**Source text**
+ + +

Coming Home


Last Thursday, I missed the first big spring storm of the season. It occurred without me, and it left behind a fresh layer of dark green on the grass, and gave birth to flowers that popped up from the softening earth and blossomed and bloomed. It’s an annual rite of passage, the announcement that spring is here to stay, and that the warm air and the music of songbirds will be the norm for a while.

I’d heard the rumble of its rolling thunder in the night, but I couldn’t look out my window to see its driving rain, the puddles that formed on the sidewalks, the sudden creation of backyard rivers and lakes. All I had was sound, the sound of tumult and violence, and the driving waves of rain against my window. Beyond the window was a foreign darkness that revealed nothing to me.

I was far from home, in a foreign place. According to Google Maps, the distance from the hospital bed I laid in and my home was only fourteen minutes by car.  But measured in terms of where I was and where I’d recently been, I may as well have been galaxies away from home.

+ + +

**Extracted entries**
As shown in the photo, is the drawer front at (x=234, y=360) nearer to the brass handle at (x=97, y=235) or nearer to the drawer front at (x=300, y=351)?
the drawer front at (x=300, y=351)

+ + +

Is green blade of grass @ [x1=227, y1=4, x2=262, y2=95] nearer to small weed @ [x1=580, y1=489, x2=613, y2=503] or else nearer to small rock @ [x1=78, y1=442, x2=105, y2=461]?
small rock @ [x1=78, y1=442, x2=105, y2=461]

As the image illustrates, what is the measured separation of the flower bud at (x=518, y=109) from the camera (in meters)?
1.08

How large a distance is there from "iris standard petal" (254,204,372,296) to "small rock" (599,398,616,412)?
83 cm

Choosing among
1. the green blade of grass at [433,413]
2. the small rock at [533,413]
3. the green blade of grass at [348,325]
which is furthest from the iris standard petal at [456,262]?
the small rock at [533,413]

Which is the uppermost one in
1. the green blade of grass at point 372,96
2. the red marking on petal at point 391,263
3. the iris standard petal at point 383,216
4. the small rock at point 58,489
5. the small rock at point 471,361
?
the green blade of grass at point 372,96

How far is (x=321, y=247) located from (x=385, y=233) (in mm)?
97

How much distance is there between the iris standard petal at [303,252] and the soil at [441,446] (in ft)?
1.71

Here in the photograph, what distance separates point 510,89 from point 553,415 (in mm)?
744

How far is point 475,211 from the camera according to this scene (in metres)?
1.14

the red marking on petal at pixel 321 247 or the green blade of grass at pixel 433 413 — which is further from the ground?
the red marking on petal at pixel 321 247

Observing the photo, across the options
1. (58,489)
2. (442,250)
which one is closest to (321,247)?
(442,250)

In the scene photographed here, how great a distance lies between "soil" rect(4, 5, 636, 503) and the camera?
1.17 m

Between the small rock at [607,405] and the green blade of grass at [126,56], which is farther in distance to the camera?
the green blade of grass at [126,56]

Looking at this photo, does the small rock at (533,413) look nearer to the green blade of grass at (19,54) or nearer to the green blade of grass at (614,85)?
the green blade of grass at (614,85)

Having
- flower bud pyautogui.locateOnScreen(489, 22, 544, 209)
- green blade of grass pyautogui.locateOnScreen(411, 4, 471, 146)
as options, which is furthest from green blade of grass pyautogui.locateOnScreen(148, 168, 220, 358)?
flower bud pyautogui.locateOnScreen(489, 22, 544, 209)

+ + +

**Tasks**
1. Answer these from the "Coming Home" text:
(a) On what day did the first big spring storm of the season occur?
(b) According to Google Maps, how long was the drive from the hospital bed to home?
(c) What did the writer have of the storm, given that nothing could be seen beyond the window?
2. Carry on the "Coming Home" text, starting after its last sentence.
The data is not needed for any of this work.

**Task-by-task outputs**
1.
(a) Last Thursday.
(b) Fourteen minutes by car.
(c) Only sound: the sound of tumult and violence, and the driving waves of rain against the window.

2.
Home is an apparition, a state of mind, a moment in time, longing, things lost. It’s familiarity and comfort, it’s the aggregation of all we care about and love. It’s illusory and tangible, both real and fabricated. It’s memories suppressed and exaggerated.  It’s sacred.  It’s the place we all hope we’ll return to at least one last time.

Last Tuesday, I had emergency triple bypass heart surgery, after checking myself into the ER on Easter Sunday with bad chest pains.  I came home yesterday after just over a week’s stay in the hospital. There was a period of time that I wondered if I’d ever see home again. In fact, on Monday morning, the pains were so severe that I actually had the conversation with myself, the conversation that asks the questions, what if I die, right here and now?  What if this is it?

During the operation, they cut about seven gashes in my legs, to harvest the vein segments they’d use to bypass the heart arteries that were as much as 99% clogged. The gashes in my legs look harsh and violent, but are nothing compared to the one that runs deep and wide from the top of my chest to my abdomen.  But as I began healing, it became clearer that I would recover and make it home again.

My wife took me home yesterday, in the middle of a bright and warm spring Monday afternoon.  I marveled at how, while I was away, the landscape had transformed from brown and dead winter grasses to the bright green and growing carpet that now covered the ground.  And it occurred to me that a storm that had taken place in my heart had transformed me, too, driving seeds of rebirth and regeneration deep into my moist soils.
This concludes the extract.